God knows, the scripters couldn’t have concocted anything intelligent for the character to do anyway, so it really doesn’t matter.

Back in outer space, Optimus Prime has reached Cybertron, and his creator: a robotic, tentacled, female-ish thingie strikingly similar to Alice Krige’s Borg Queen, in 1996’s Star Trek: First Contact. This Transformer version is equally nasty, because she zaps Optimus Prime and makes him evil.

Because ... well, just because. Because it gives Bay an excuse for even more gratuitous destruction, when the “bad” Optimus Prime faces off against the remaining Autobots, most notably Cade’s boon companion, the forever loyal Bumblebee (Erik Aadahl).

Optimus Prime thus travels to Earth to wreak havoc, closely followed by the Transformer Creator-Queen-thingie. She drags along the entire planet-size Cybertron, which — displaying a stunning ignorance of celestial physics — destroys Earth’s Moon before more or less colliding with our world, which somehow doesn’t knock us out of orbit, or wreck our atmosphere, or damage more than what is located at the actual contact point.

But that’s the third act.

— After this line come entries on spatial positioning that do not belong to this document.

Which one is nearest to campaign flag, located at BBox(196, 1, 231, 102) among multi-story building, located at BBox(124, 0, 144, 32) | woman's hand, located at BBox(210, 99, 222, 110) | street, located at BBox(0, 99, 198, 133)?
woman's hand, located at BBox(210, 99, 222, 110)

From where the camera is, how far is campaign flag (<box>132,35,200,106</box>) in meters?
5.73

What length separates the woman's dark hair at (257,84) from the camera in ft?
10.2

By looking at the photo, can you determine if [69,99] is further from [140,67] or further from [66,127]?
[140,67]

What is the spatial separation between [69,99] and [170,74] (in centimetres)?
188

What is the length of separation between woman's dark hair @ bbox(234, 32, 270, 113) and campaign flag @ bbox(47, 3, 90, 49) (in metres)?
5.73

Most viewers will have abandoned trying to wrest logic from any of this, hours earlier.

Bay obviously adores his four most frequent directorial tics, and clearly expects us to admire them with equal sycophantic fawning:

A) The aforementioned extreme close-ups;

B) Extended sequences of Transformers pounding each other, metal bits spraying in all directions, with trees, buildings and people galore pulverized, often in slow motion;

C) Our stars sliding, dangerously fast, down the sides of tall buildings, or upended landscapes, or chunks of Cybertron (once the good guys “invade” it); and

D) Montages of Transformers doing what they do best: jumping into the air, flipping about and morphing into trucks and muscle cars, which then roar down the highway. Particularly the roaring down the highway part. One assumes that Bay never matured out of the little boy who wanted to tinker with his daddy’s vintage Mustang.

Indeed, you could build the entire film from a specific sequence of these four items ... and that’s precisely what Bay has done. To wit:

Decepticons roar into the frame; insert A) nervous close-up. Then B) Decepticons and Autobots beat the crap out of each other. Cade, Vivian and/or others always seem to be standing on top of something tall that gets destroyed, whereupon C) they slip and slide, full-tilt, toward Certain Death below, only to be rescued, at the last possible second, by some Autobot. At which point, our human protagonists are scooped up by the Autobots, which D) morph into their vehicular selves, and speed down the road to safety.

If one or more Autobots has been hurt or destroyed during the skirmish, add A) tearful close-up.

Lather, rinse, repeat. Again. And again. Andagainandagainandagain.

I want my 149 minutes back. Better still, I want Michael Bay locked up, his director’s staff pried from his incompetent, hack fingers, and a monitoring bracelet locked onto one wrist, to prevent him from ever helming another film.

Because he is, by far, Hollywood’s worst offender when it comes to transforming film’s artistic potential into deplorable, infantile garbage.